Required action:
Omitting all pictures, retype the entries below exactly as given.

Listed entries:
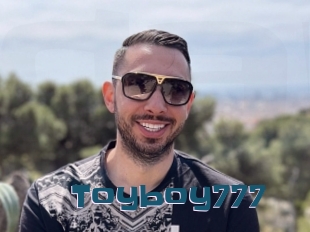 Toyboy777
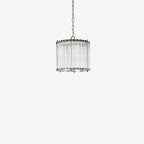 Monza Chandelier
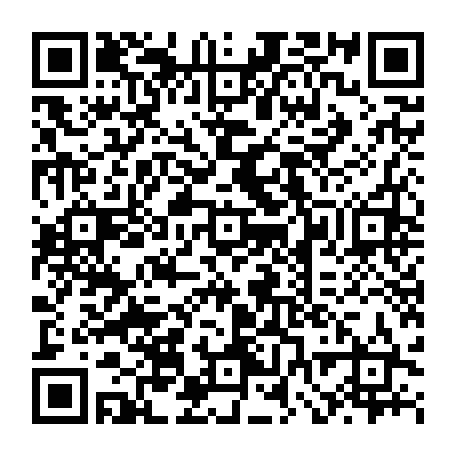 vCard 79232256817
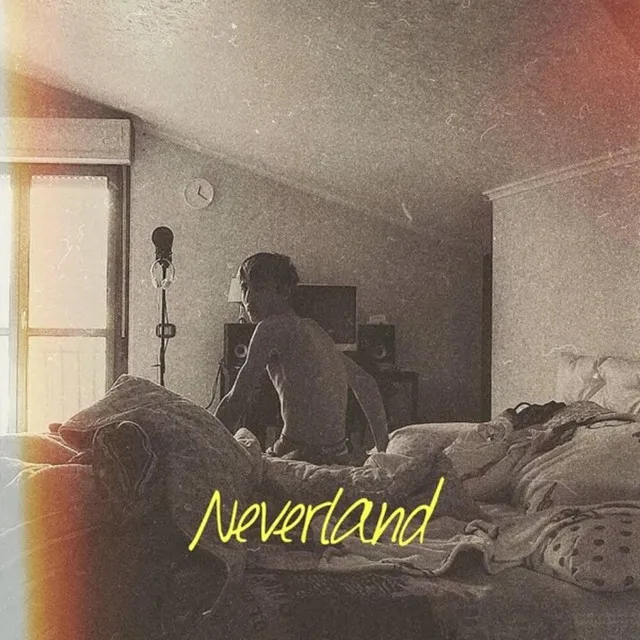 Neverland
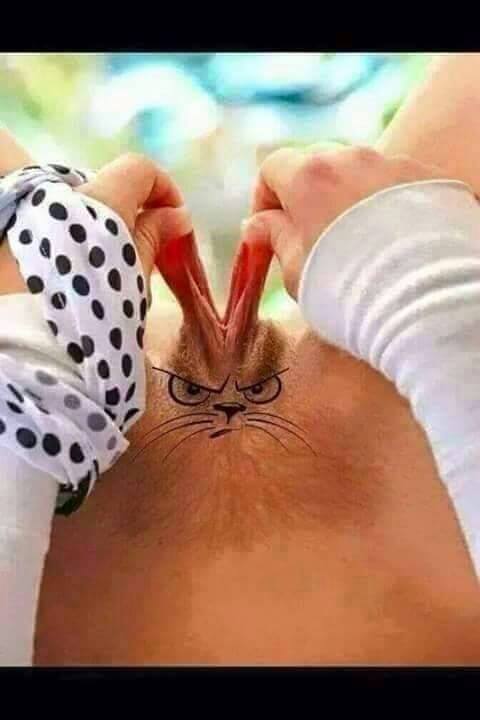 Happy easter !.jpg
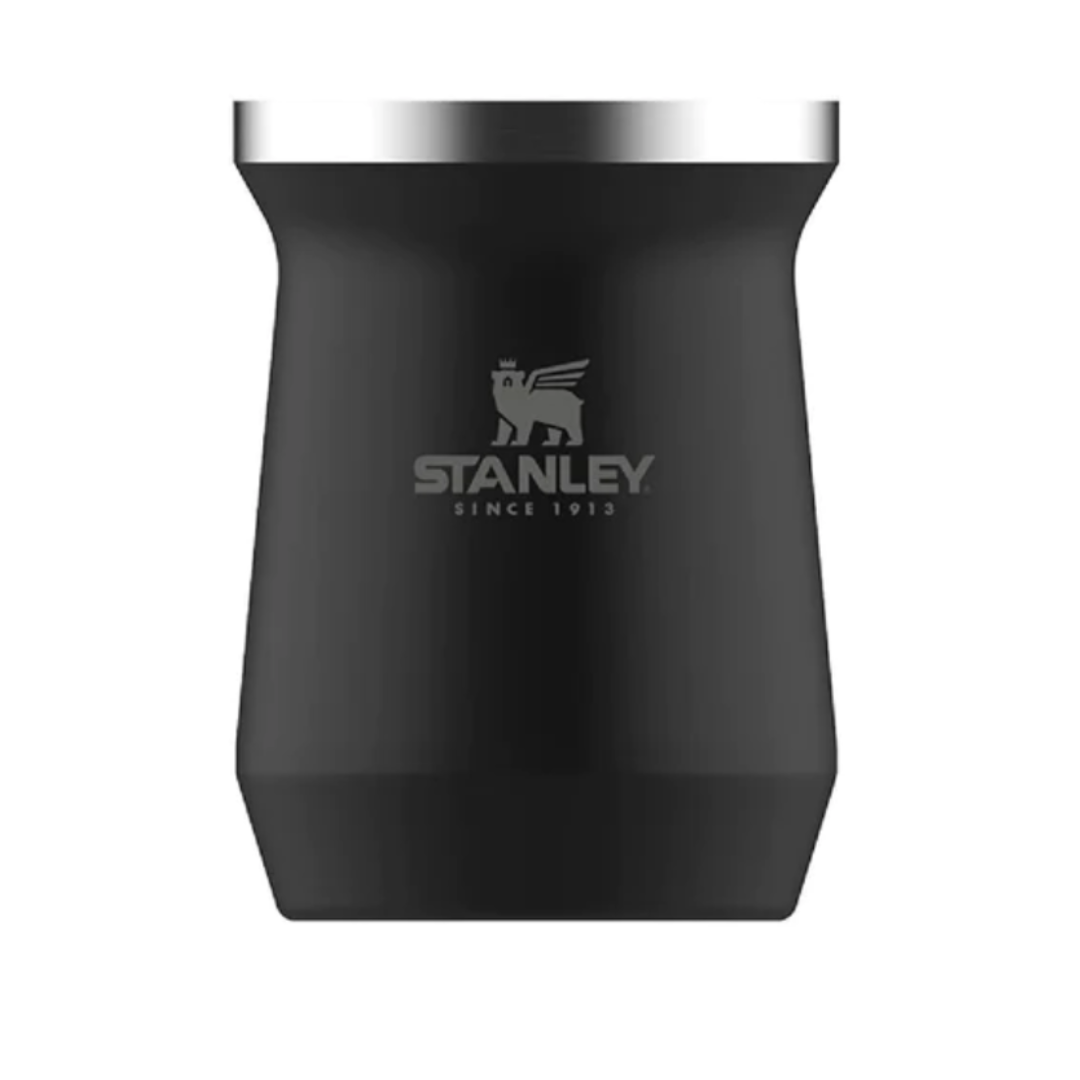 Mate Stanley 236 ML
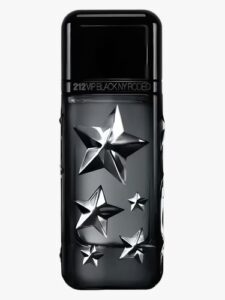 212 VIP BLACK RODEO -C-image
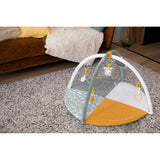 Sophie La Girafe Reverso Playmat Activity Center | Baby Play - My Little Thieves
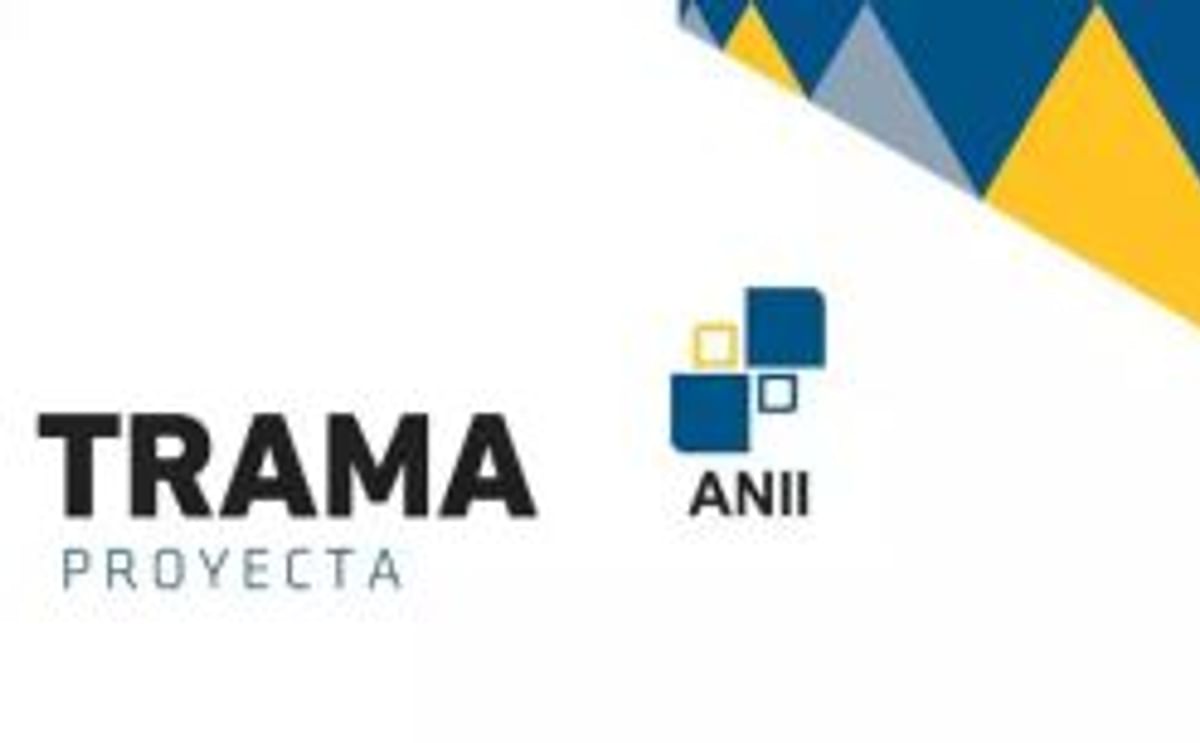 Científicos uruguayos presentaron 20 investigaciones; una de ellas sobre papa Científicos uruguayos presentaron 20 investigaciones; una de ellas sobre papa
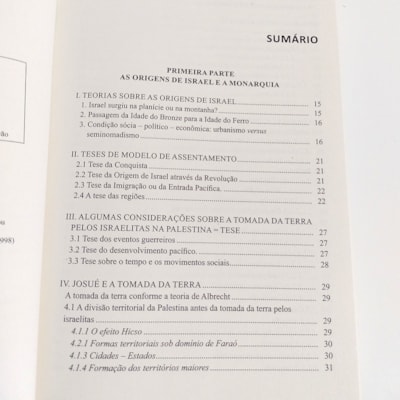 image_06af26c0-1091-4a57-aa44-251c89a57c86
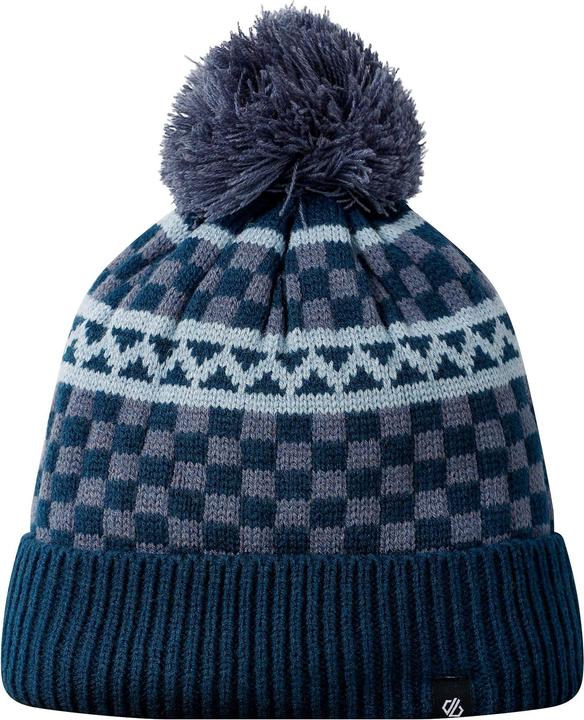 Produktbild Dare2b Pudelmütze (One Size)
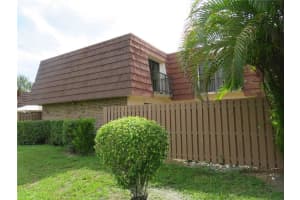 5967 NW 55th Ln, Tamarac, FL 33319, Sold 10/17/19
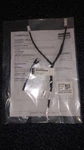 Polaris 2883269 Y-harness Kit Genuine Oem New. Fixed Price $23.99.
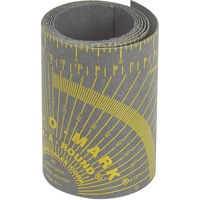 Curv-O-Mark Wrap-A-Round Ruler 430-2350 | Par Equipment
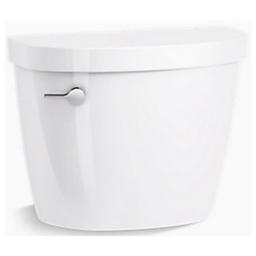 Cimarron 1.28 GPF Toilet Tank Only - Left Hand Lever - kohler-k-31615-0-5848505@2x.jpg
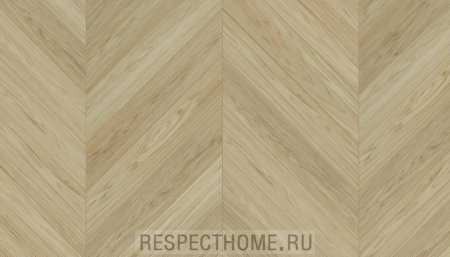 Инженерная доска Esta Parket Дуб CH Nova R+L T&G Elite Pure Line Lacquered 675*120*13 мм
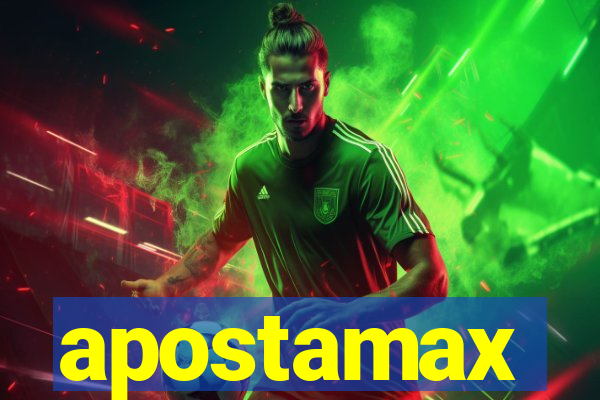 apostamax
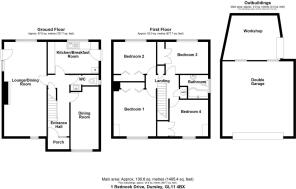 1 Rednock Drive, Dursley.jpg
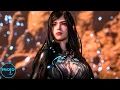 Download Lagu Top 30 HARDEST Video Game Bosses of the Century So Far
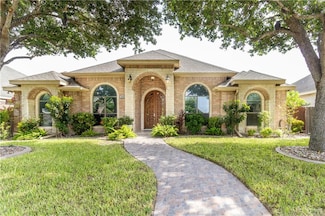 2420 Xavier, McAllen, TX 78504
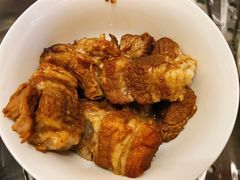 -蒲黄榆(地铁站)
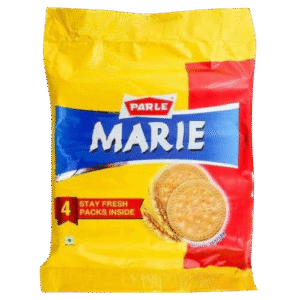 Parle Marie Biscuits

Result for this task:
 Toyboy777
 Monza Chandelier
 vCard 79232256817
 Neverland
 Happy easter !.jpg
 Mate Stanley 236 ML
 212 VIP BLACK RODEO -C-image
 Sophie La Girafe Reverso Playmat Activity Center | Baby Play - My Little Thieves
 Científicos uruguayos presentaron 20 investigaciones; una de ellas sobre papa Científicos uruguayos presentaron 20 investigaciones; una de ellas sobre papa
 image_06af26c0-1091-4a57-aa44-251c89a57c86
 Produktbild Dare2b Pudelmütze (One Size)
 5967 NW 55th Ln, Tamarac, FL 33319, Sold 10/17/19
 Polaris 2883269 Y-harness Kit Genuine Oem New. Fixed Price $23.99.
 Curv-O-Mark Wrap-A-Round Ruler 430-2350 | Par Equipment
 Cimarron 1.28 GPF Toilet Tank Only - Left Hand Lever - kohler-k-31615-0-5848505@2x.jpg
 Инженерная доска Esta Parket Дуб CH Nova R+L T&G Elite Pure Line Lacquered 675*120*13 мм
 apostamax
 1 Rednock Drive, Dursley.jpg
 Download Lagu Top 30 HARDEST Video Game Bosses of the Century So Far
 2420 Xavier, McAllen, TX 78504
 -蒲黄榆(地铁站)
 Parle Marie Biscuits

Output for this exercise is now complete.